- [Page text]:
Scotland’s writers and historians of the national and traditional music have speculated on whether there was a tradition of bowed instruments before the arrival of those of the viol type leading, ultimately, to absorbtion of the violin family. Speculation has been based on a relatively small number of written sources although I’d like to think modern scholars may have added more to these.
Francis Collinson (The National and Traditional Music of Scotland (London, 1966) p.199) states that “Stringed instruments of different sorts and styles played with a bow have existed in Scotland from a very early period” and quotes Henry Farmer in A History of Music in Scotland who refers to lines in a poem by Thomas the Rhymer:
Harp and fedyl
The getern and the sawrty
Lut and rybid ther gon gar
Thair was al maner of mysnstralsy
There is, therefore, suggestion of the fiddle (fedyl) and of the rebec (rybid). Names, however, are no indication of what actual instruments actually were at any time as the same name was often applied to different devices and established titles stuck, even when the instruments were greatly changed or new.
There has also been speculation on bowed harps and similar instruments that may have come from Celtic or Scandinavian cultures.
Collinson (plate 11) has a good photograph of a rebec player carved on the outside wall of the south transept of Melrose Abbey that he suggests is 12th century. I have yet to see this carving and to locate a recent photograph so I am not sure what condition it is currently in. Carvings of musicians exist on a number of Scotland’s monuments but many have suffered considerable deterioration in recent times.
Then there is the oft-quoted and much later reference to Mary Queen of Scots being entertained in Edinburgh in 1560 by “a concert of the vilest fiddles and little rebecs, which are as bad as can be in that country” (Collinson 1966, p. 201).
In terms of the pear shaped, mandolin sized rebec, therefore, there is very little to go on. The making and playing of rebecs of all shapes and sizes have been revived through the early music movement although, to my limited knowledge, it has not attracted the attention of many players of Scottish traditional music.
The rebec is, to my mind and ear, very viable as a medium for much Scottish music, and it seems a pity that it has not been exploited/discovered/explored more. This example show one way:
I wonder if there are complex revival forces operating here as Scottish musicians have tended to promote revivals that build on the more recent ‘golden age’ of the 18th century enlightenment and/or are committed to the generation and performance of what we call “new music in the tradition”. I suggest that questions and messages of national identity, image and future direction are at play here by which the connotations and sounds of the parallel revivals of the ‘very early music’ movement are rejected.

- [Required actions]:
1 – List every instrument named in the verse the rebec article quotes from Thomas the Rhymer, spelled as in the verse.
2 – Please reproduce the passage of the rebec article starting with "Then there is" and going on through "Scottish traditional music.".
The lines that come next have nothing to do with the rebec article.

- [Data block]:

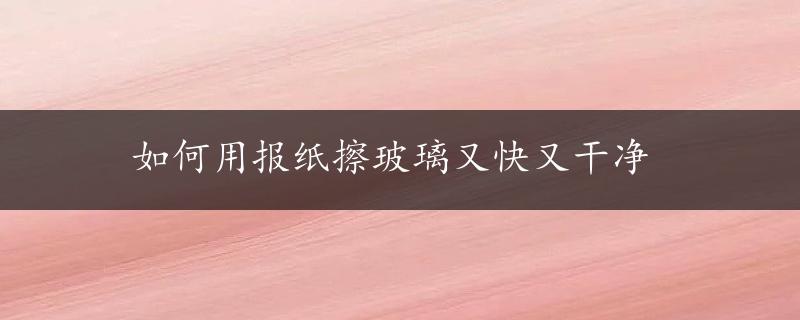 如何用报纸擦玻璃又快又干净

- [Responses to the tasks]:
1 – Harp, fedyl, getern, sawrty, lut, rybid

2 –
Then there is the oft-quoted and much later reference to Mary Queen of Scots being entertained in Edinburgh in 1560 by “a concert of the vilest fiddles and little rebecs, which are as bad as can be in that country” (Collinson 1966, p. 201).
In terms of the pear shaped, mandolin sized rebec, therefore, there is very little to go on. The making and playing of rebecs of all shapes and sizes have been revived through the early music movement although, to my limited knowledge, it has not attracted the attention of many players of Scottish traditional music.